Кто-то снял со стены прадедушку с длинной шелковой бородой. Рыжий прусак, выползший из рамы погулять, а может, даже специально взглянуть на предка, с которым он прожил бок о бок всю жизнь, не видя его в лицо, — быстро исчез в раме, чтобы тоже проехать в Америку, без паспорта. Он дрожал от страха, слушая рассказы о страданиях на Острове Слез, где всем заглядывают в глаза — не золотушный ли? — и спрашивают, сколько долларов в кармане.

А откуда доллары у таракана?

В Америке он разбогатеет, раздуется, станет важным барином, и, когда наденет цилиндр и пойдет по главной американской улице, где его не знают и не помнят голеньким тараканом, никто и не догадается, что он всю жизнь провел в раме между шкафом и старыми стенными часами; и все встречные еще издали будут поспешно снимать котелки, а он только еле-еле приподымет цилиндр.
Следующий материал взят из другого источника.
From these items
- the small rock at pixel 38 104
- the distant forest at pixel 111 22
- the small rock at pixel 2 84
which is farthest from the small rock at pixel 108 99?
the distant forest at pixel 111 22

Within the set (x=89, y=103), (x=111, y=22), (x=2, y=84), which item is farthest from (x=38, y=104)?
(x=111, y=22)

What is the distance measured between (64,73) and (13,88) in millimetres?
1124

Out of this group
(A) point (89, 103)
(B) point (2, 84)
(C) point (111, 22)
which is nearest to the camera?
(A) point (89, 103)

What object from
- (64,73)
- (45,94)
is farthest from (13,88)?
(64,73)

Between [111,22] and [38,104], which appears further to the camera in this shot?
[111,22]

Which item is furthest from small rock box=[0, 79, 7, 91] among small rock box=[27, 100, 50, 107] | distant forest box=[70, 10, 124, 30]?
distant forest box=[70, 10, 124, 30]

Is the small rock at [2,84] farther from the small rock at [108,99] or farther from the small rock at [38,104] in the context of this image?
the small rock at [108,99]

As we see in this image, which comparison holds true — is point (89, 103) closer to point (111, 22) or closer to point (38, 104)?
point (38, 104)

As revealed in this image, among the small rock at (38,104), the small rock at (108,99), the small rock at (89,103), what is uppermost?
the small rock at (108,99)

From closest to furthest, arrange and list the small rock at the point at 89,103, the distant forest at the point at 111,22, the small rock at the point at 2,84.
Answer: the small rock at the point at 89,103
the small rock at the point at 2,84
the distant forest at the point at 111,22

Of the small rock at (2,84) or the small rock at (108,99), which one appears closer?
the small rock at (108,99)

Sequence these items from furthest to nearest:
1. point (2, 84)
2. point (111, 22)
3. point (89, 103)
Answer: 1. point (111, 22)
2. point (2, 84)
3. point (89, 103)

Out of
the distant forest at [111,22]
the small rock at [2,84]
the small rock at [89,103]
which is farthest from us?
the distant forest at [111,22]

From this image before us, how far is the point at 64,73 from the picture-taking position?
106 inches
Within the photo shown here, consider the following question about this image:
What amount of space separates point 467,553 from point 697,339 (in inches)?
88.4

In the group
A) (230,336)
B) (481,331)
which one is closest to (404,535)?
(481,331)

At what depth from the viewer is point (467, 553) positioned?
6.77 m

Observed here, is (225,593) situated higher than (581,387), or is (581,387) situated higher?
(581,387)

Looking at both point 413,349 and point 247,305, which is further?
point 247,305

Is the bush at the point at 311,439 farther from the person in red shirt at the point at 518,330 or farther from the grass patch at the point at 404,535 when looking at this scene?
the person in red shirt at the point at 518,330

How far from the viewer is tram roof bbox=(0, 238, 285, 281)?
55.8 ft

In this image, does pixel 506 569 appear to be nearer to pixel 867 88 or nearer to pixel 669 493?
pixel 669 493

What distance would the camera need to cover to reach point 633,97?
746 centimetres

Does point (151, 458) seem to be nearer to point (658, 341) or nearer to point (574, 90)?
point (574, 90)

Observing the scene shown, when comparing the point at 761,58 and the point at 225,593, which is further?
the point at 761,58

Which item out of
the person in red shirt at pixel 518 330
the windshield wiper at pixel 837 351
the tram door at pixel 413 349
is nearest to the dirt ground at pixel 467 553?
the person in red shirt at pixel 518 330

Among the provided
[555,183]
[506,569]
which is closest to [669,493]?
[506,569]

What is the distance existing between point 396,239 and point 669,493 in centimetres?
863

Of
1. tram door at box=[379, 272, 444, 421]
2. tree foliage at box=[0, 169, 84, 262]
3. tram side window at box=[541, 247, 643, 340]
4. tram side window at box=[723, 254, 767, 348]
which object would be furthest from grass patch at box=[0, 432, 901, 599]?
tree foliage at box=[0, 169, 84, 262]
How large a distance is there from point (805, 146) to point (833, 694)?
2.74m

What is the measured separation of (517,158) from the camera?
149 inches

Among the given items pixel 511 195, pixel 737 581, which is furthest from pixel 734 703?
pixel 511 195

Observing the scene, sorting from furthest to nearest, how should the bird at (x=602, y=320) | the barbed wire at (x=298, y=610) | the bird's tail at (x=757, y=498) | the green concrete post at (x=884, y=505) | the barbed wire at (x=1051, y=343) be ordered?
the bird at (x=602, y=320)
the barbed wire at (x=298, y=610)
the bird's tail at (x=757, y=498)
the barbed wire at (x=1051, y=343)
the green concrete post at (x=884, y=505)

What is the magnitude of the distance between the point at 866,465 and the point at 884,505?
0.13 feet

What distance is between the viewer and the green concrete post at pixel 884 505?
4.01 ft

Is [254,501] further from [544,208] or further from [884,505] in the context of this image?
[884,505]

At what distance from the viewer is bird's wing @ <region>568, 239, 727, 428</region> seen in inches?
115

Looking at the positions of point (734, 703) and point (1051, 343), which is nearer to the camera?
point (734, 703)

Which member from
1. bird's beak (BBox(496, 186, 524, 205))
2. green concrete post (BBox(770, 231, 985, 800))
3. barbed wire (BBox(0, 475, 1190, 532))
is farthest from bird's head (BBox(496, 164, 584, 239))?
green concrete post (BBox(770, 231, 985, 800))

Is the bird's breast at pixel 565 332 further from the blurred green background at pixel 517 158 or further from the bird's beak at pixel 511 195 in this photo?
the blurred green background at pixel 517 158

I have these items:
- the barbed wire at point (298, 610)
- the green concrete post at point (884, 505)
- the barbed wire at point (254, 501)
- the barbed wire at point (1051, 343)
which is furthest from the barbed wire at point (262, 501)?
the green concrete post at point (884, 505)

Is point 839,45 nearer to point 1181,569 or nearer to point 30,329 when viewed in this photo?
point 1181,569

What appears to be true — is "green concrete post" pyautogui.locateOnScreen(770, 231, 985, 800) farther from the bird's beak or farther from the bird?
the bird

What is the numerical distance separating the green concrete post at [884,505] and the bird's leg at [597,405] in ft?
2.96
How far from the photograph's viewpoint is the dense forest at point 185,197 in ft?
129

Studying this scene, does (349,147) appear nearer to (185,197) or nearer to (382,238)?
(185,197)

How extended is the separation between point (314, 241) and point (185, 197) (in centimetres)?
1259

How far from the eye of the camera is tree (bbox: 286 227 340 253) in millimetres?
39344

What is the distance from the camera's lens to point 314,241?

И все, глядя на него и завидуя ему, будут спрашивать друг друга: «Кто этот рыжий барин, что-то есть знакомое в лице!»

Бабушка Лея обнималась с соседками, и, обнявшись, женщины надолго замирали, словно падали в обморок.

— Может, и вы поедете с нами? — печально спрашивала бабушка Лея.

— Что вы говорите, бабушка Лея! — испугалась соседка. — Ведь вы едете не в Насточку, а в Америку.

— А я знаю? — отвечала бабушка Лея и плакала.

Овечка, видя, что все плачут, тоже заплакал.

— Дурак, чего ты плачешь? — говорил Котя. — Ты ведь едешь в Америку. Ты увидишь Азорские острова.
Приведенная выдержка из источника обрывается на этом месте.